Provided text:
------------------------------------------------
5.9

Romola Garai’s Amulet Needs a Polish

Movies Reviews Romola Garai
Romola Garai’s Amulet Needs a Polish

The heart of Romola Garai’s Amulet, her debut as director, beats deep within the film’s running time, which confounds analysis of her work without giving away the ending. It’s a heavily backended piece, in other words: In keeping with expectations of so-called “elevated” horror, most of Garai’s best flourishes arrive after around an hour of slow-burning insinuations tied to a flashback structure, wherein Tomaz (Alec Secareanu), a former Romanian soldier now squatting in London and doing odd jobs for cash, routinely dreams about what could be the precipitating incident that led him to leave the military and flee his home.
------------------------------------------------
Do this:
Reproduce the whole Amulet review word for word. You won't need the material that comes after this.
------------------------------------------------
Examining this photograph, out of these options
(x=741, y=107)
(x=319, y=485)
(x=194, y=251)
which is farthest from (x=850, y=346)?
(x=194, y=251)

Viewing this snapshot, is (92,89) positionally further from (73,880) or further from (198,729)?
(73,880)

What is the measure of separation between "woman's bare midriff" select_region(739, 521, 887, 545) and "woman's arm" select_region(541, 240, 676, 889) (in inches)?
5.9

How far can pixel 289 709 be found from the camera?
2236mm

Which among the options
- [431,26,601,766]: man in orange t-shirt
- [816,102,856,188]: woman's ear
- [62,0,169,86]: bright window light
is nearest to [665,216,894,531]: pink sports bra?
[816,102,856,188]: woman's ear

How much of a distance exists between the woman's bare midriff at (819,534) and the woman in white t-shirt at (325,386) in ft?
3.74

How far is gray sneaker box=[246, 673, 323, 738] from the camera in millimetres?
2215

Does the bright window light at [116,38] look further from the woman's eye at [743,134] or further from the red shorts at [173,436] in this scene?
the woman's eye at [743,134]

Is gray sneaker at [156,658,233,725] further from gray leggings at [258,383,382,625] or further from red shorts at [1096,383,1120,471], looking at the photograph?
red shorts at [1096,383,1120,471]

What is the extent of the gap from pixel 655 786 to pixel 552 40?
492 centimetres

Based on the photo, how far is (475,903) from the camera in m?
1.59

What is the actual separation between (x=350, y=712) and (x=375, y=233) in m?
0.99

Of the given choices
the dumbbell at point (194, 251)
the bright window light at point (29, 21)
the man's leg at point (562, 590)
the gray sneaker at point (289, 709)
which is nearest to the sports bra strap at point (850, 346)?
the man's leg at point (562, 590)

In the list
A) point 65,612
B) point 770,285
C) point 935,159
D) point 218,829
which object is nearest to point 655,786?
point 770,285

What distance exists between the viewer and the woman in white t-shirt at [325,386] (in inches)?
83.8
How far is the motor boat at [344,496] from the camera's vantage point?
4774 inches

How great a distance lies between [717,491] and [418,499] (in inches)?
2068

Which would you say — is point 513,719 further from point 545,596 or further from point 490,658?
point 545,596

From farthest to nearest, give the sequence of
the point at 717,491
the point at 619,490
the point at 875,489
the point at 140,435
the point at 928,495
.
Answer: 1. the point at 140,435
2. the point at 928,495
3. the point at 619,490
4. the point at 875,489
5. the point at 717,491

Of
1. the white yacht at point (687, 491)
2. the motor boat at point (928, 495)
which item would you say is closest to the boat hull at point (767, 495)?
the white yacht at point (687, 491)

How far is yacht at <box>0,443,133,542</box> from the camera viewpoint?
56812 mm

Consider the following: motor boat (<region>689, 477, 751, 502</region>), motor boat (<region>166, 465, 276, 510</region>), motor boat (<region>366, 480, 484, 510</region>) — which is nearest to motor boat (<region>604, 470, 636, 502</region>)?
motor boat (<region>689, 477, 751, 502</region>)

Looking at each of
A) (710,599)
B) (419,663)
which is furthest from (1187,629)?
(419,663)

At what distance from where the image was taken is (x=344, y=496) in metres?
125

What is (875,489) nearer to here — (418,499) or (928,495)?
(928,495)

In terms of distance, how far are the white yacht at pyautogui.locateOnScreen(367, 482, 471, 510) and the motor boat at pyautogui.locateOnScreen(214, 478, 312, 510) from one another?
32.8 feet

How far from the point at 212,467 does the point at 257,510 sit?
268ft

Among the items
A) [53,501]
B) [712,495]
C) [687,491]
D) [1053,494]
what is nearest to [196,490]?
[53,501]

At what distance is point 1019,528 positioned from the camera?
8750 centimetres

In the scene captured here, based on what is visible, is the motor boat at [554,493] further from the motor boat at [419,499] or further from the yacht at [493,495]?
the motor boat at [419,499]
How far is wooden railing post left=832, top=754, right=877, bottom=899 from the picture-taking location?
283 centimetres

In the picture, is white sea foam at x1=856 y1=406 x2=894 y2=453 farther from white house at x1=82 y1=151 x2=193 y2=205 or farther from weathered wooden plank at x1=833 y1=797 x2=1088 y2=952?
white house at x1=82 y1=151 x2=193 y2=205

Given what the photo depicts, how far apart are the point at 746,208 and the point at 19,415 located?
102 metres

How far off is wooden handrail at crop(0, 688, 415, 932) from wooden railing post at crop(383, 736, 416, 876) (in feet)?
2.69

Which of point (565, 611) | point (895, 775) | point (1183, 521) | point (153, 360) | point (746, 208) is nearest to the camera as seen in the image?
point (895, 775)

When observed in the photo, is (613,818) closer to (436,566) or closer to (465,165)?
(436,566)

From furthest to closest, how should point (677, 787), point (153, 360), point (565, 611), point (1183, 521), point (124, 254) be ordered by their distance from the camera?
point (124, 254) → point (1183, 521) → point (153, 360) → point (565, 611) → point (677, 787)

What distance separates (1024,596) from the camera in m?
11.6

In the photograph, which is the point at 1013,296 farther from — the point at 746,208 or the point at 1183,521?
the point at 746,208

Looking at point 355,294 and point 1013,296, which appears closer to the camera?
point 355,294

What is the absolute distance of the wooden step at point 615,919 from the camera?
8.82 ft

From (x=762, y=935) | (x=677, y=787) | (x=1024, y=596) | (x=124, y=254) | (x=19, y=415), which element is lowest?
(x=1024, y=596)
------------------------------------------------
Answer below:
5.9

Romola Garai’s Amulet Needs a Polish

Movies Reviews Romola Garai
Romola Garai’s Amulet Needs a Polish

The heart of Romola Garai’s Amulet, her debut as director, beats deep within the film’s running time, which confounds analysis of her work without giving away the ending. It’s a heavily backended piece, in other words: In keeping with expectations of so-called “elevated” horror, most of Garai’s best flourishes arrive after around an hour of slow-burning insinuations tied to a flashback structure, wherein Tomaz (Alec Secareanu), a former Romanian soldier now squatting in London and doing odd jobs for cash, routinely dreams about what could be the precipitating incident that led him to leave the military and flee his home.